WORK TO BE COMPLETED :: Copy the items below, changing each occurrence of "tree trunk" to "fallen log" and leaving all other text as it is.

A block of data
================

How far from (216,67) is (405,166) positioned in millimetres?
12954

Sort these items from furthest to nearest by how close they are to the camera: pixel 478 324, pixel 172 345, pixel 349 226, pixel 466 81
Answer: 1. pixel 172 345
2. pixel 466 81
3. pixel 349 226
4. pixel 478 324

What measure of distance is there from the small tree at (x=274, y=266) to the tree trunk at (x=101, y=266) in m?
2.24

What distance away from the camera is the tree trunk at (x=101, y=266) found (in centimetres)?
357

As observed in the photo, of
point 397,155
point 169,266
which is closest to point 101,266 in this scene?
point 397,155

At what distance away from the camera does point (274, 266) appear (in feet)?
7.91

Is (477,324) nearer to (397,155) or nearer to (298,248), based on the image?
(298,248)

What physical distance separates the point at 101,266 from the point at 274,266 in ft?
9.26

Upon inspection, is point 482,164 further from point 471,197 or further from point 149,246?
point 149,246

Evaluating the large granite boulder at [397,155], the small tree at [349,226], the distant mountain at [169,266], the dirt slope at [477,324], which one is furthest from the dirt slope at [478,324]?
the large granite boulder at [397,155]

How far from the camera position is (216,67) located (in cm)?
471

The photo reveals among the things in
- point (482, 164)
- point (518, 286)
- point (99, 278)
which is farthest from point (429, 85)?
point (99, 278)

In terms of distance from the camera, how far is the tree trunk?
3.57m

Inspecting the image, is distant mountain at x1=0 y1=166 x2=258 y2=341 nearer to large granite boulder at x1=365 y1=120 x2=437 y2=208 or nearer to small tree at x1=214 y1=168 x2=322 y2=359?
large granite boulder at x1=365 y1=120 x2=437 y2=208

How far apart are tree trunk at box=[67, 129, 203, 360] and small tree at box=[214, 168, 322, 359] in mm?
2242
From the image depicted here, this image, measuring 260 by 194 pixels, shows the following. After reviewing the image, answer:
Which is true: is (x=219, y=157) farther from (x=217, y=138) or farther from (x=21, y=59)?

================

FULL RESPONSE ::
How far from (216,67) is (405,166) positioned in millimetres?
12954

Sort these items from furthest to nearest by how close they are to the camera: pixel 478 324, pixel 172 345, pixel 349 226, pixel 466 81
Answer: 1. pixel 172 345
2. pixel 466 81
3. pixel 349 226
4. pixel 478 324

What measure of distance is there from the small tree at (x=274, y=266) to the fallen log at (x=101, y=266) in m?
2.24

What distance away from the camera is the fallen log at (x=101, y=266) found (in centimetres)?
357

As observed in the photo, of
point 397,155
point 169,266
which is closest to point 101,266 in this scene?
point 397,155

At what distance away from the camera does point (274, 266) appear (in feet)?
7.91

Is (477,324) nearer to (397,155) or nearer to (298,248), based on the image?
(298,248)

What physical distance separates the point at 101,266 from the point at 274,266 in ft?
9.26

Upon inspection, is point 482,164 further from point 471,197 or further from point 149,246?
point 149,246

Evaluating the large granite boulder at [397,155], the small tree at [349,226], the distant mountain at [169,266], the dirt slope at [477,324], which one is furthest from the dirt slope at [478,324]?
the large granite boulder at [397,155]

How far from the camera position is (216,67) located (in cm)?
471

The photo reveals among the things in
- point (482, 164)
- point (518, 286)
- point (99, 278)
which is farthest from point (429, 85)?
point (99, 278)

In terms of distance from the camera, how far is the fallen log?
3.57m

Inspecting the image, is distant mountain at x1=0 y1=166 x2=258 y2=341 nearer to large granite boulder at x1=365 y1=120 x2=437 y2=208 or nearer to small tree at x1=214 y1=168 x2=322 y2=359?
large granite boulder at x1=365 y1=120 x2=437 y2=208

How far apart are fallen log at box=[67, 129, 203, 360] and small tree at box=[214, 168, 322, 359] in mm?
2242
From the image depicted here, this image, measuring 260 by 194 pixels, shows the following. After reviewing the image, answer:
Which is true: is (x=219, y=157) farther from (x=217, y=138) or farther from (x=21, y=59)?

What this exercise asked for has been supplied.